# [Список заданий]
- 1) Как во фрагменте о чтении и понимании названы внутренние, контекстуальные связи произведения?
- 2) Напиши продолжение фрагмента о чтении и понимании, начиная сразу после его последнего предложения.

# [Исходный текст]
· · · ·
Второе правило чтения, определяющее понимание как связы­ва­ние, прежде всего относится к внутренним связям самого текста. Вместе с тем в процессе чтения и понимания обнаруживаются не только ассоциации художественных образов читаемого произве­дения, но и внешние ассоциации, возникающие благодаря укоре­нённости текста в куль­турной традиции, а также в архаической культовой предыс­тории. Если внутренние связи произведения (кон­текстуальные) можно назвать телеологическими, то внешние связи находятся в двух направлениях: это или диалогические (в уз­ком смысле), то есть интертекстуальные, указывающие на другие тексты, или археологи­ческие (открывающие ритуально-мифологи­ческий подтекст). Мы принимаем мысль П.Рикёра о взаимной дополнительности телеологи­ческой и археоло­гической герменевтик (см.: П.Рикёр. Конфликт интерпретаций. Очерки о герменевтике. М., 1995). При этом телеология для нас не сводится к сознательному замыслу, а означает контекст целого, уникальность, «этость» произ­ведения. Археологический же подтекст ведёт читателя не к психоло­гической фрейдо-юнгианской проблематике глубин душев­ной жиз­ни, а к реликтовым слоям смысла, обозначающим вечно актуальные, универсальные ситуации человеческого сущест­вова­ния: возвра­щение домой, поединок, разгадыва­ние тайны, преда­тельство и т.д. Эти ситуации, в свою очередь, коренятся в древнейших религи­озных симво­лах (см. работы М.Элиаде).
· · · ·
# [Фрагменты данных]

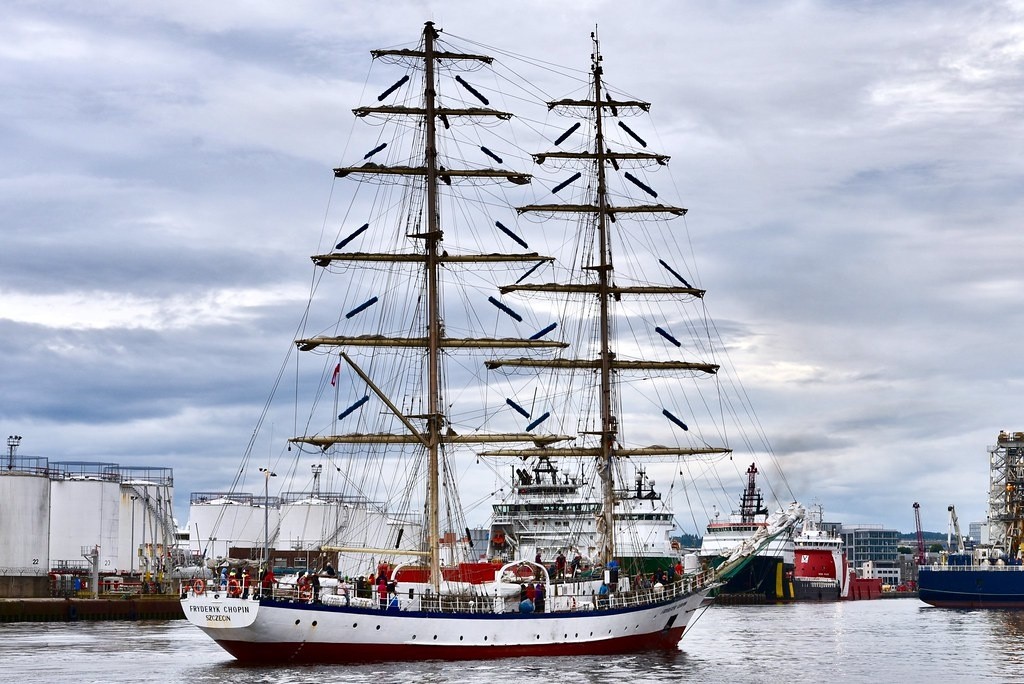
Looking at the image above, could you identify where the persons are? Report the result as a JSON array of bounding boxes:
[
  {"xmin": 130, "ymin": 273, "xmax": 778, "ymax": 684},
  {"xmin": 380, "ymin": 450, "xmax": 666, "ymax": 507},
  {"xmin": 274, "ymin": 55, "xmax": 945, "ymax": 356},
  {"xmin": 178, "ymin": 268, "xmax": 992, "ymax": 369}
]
· · · ·
# [Ответы по порядку]
- 1) Телеологическими.

- 2)
Читаемый текст часто сам выводит за свои пределы, указывая на другие тексты, как, например, стихотворение Пастернака «Вариация»:

 

Мчались звёзды. В море мылись мысы.

Слепла соль. И слёзы высыхали.

Были тёмны спальни. Мчались мысли,

И прислушивался сфинкс к Сахаре.

 

Плыли свечи. И казалось, стынет

Кровь колосса. Заплывали губы

Голубой улыбкою пустыни.

В час отлива ночь пошла на убыль.

 

Море тронул ветерок с Марокко.

Шёл самум. Храпел в снегах Архангельск.

Плыли свечи. Черновик «Пророка»

Просыхал, и брезжил день на Ганге.

 

Лирический напор произведения, начиная с первого слова, схватывает одновременно разные точки мира - в одном горизонте. Это взгляд, в котором умещаются сразу спальни и звёзды, Сахара и Архангельск, море и пустыня.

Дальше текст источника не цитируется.